Ou bien, est-ce enthousiasme sentimental pour le moyen Age ? Est-ce une survivance du romantisme ? le paradoxe des scolastiques et des féodaux qui se réfugient vers ce lointain passé par dégoût et par inintelligence du présent ? l’engoûment béat de ces critiques qui déplorent la Renaissance et qui ne sauraient parler de la Chanson de Roland sans la comparer à l’Iliade, ni du Mystère de la Passion sans dauber sur la tragédie classique ?

Serait-ce piété filiale ? le culte des pensées de nos ancêtres, enfantines et risibles, vénérées pourtant ?

Ou bien encore, serait-ce une mode d’importation germanique ? une sorte d’émulation patriotique ? le regret de voir nos antiquités nationales restaurées par des étrangers, par des Allemands surtout ?

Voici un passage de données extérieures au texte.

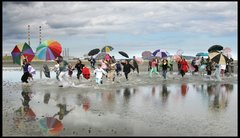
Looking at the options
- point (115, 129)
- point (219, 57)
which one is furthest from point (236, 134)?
point (219, 57)

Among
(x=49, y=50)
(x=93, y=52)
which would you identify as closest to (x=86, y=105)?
(x=49, y=50)

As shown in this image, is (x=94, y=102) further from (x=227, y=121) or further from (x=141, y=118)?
(x=227, y=121)

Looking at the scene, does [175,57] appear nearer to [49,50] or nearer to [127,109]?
[49,50]

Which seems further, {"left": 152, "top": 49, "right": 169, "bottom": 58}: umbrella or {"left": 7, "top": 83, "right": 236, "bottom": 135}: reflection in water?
{"left": 152, "top": 49, "right": 169, "bottom": 58}: umbrella

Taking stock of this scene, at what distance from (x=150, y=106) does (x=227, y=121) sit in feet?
11.6

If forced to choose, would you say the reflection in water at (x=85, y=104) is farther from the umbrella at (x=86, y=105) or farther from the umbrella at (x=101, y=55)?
the umbrella at (x=101, y=55)

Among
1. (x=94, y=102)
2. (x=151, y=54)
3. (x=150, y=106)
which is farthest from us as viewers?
(x=151, y=54)

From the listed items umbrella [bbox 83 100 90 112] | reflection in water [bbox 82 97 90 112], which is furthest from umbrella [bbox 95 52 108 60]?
umbrella [bbox 83 100 90 112]

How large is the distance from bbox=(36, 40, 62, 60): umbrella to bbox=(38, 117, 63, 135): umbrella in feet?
40.4

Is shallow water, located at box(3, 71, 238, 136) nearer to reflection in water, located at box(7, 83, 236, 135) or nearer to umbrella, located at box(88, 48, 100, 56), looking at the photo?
reflection in water, located at box(7, 83, 236, 135)

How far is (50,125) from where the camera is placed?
1020 cm

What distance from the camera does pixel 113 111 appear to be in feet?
41.6

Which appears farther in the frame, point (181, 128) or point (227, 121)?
point (227, 121)

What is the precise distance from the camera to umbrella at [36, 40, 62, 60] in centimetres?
2323
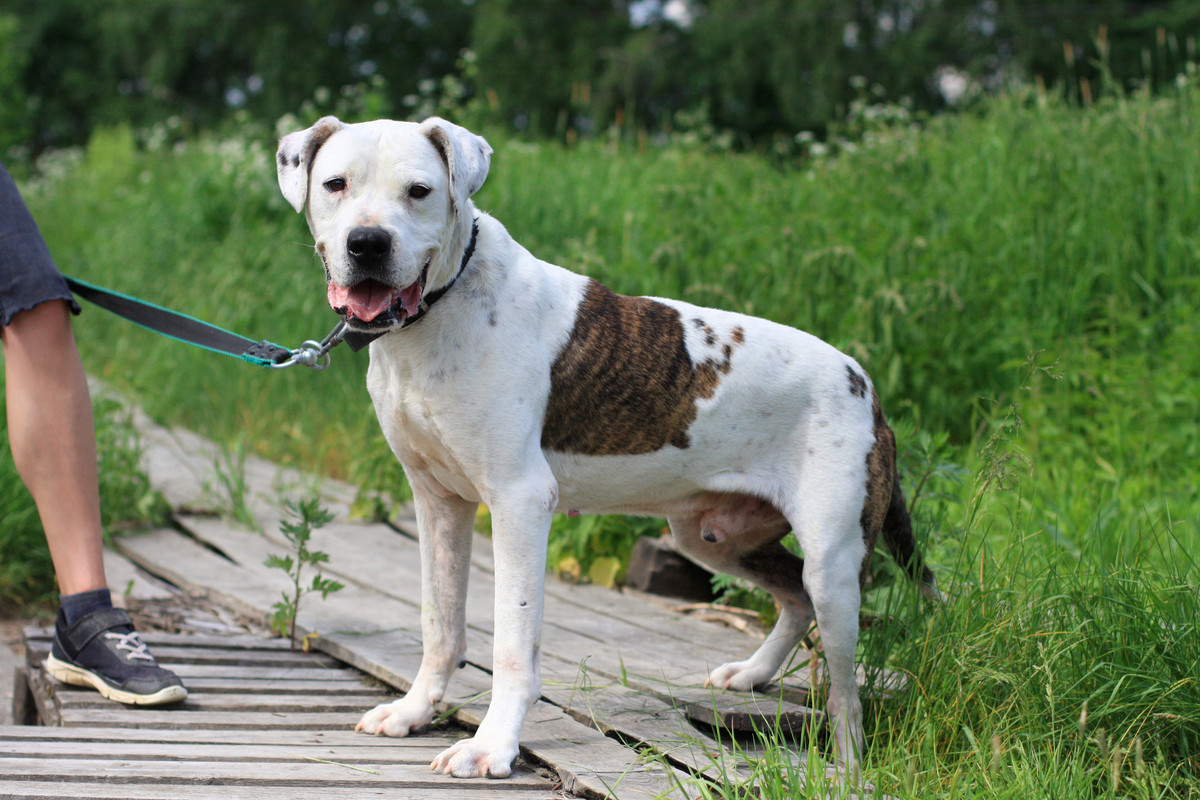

Certes, ce sont bien là, pour une petite part, les fermens de la Société des Anciens Textes : si l’on analysait les sentimens qui ont attiré ; vers elle tel ou tel de ses membres, on y retrouverait ces divers points de vue dont, à vrai dire, presque aucun n’est tout à fait illégitime. Parmi ses membres actuels, nous connaissons de purs bibliophiles, et l’on ne saurait nier que le goût du curieux et du rare n’ait parfois pu rendre à la science quelques services menus et accidentels. Nous connaissons aussi, dans le nombre, des admirateurs exclusifs du moyen âge, et il est bon qu’il s’en trouve quelques-uns, car rien de grand ne s’accomplit sans amour, voire sans un peu de fanatisme. Nous connaissons encore des érudits que hante la légende du maître d’école vainqueur de Sadowa, et sans doute il était humiliant que les Allemands fussent à peu près les seuls à exhumer, sous nos yeux indifférens, les antiques monumens de la langue et de la pensée françaises : ainsi, dans les bourgades de la Macédoine et de l’Asie Mineure, les indigènes voient des hommes venus de l’Occident fouiller le sol pour en extraire des statues mutilées et déchiffrer, sur des pierres encastrées dans les murs des chaumières, des signes obscurs ; ils les regardent sans comprendre, sans même s’étonner : ces statues, ce sont pourtant les anciens dieux du pays ; ces inscriptions, ce sont les lois des ancêtres.

Cependant, ni les purs bibliophiles, ni les dévots du moyen âge, ni les philologues germanisans que la Société a embrigadés.